* start *

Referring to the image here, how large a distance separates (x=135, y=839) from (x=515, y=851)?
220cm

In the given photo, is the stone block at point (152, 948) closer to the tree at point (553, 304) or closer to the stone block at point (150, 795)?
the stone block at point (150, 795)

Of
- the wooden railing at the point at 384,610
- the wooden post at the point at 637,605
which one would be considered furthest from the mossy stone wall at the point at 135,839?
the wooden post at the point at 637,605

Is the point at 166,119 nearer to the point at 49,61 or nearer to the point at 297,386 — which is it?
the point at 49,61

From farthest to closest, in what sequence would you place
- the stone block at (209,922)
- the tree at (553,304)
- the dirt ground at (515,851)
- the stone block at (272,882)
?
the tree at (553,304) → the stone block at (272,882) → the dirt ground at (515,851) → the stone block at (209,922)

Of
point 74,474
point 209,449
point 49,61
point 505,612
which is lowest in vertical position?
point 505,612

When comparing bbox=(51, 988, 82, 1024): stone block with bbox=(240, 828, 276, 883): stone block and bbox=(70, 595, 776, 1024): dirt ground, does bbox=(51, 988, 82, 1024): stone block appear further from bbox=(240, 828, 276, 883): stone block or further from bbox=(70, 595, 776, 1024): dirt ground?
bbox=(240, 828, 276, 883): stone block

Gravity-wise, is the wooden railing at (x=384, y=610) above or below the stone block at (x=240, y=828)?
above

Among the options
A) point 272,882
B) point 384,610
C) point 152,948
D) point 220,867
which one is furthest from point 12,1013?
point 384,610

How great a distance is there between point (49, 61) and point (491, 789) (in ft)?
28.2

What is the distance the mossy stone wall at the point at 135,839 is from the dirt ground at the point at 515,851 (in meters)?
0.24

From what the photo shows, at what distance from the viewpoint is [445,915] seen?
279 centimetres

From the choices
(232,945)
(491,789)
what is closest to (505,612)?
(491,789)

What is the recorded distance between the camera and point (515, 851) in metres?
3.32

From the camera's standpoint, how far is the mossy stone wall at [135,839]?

* end *

§ **THE TASK**
Can you output everything from the line containing "What is the recorded" down to the last of the lines above as a Markdown table with columns Row and Line, leaving out blank lines?

§ **FINISHED EXERCISE**
| Row | Line |
|---|---|
| 1 | What is the recorded distance between the camera and point (515, 851) in metres? |
| 2 | 3.32 |
| 3 | From the camera's standpoint, how far is the mossy stone wall at [135,839]? |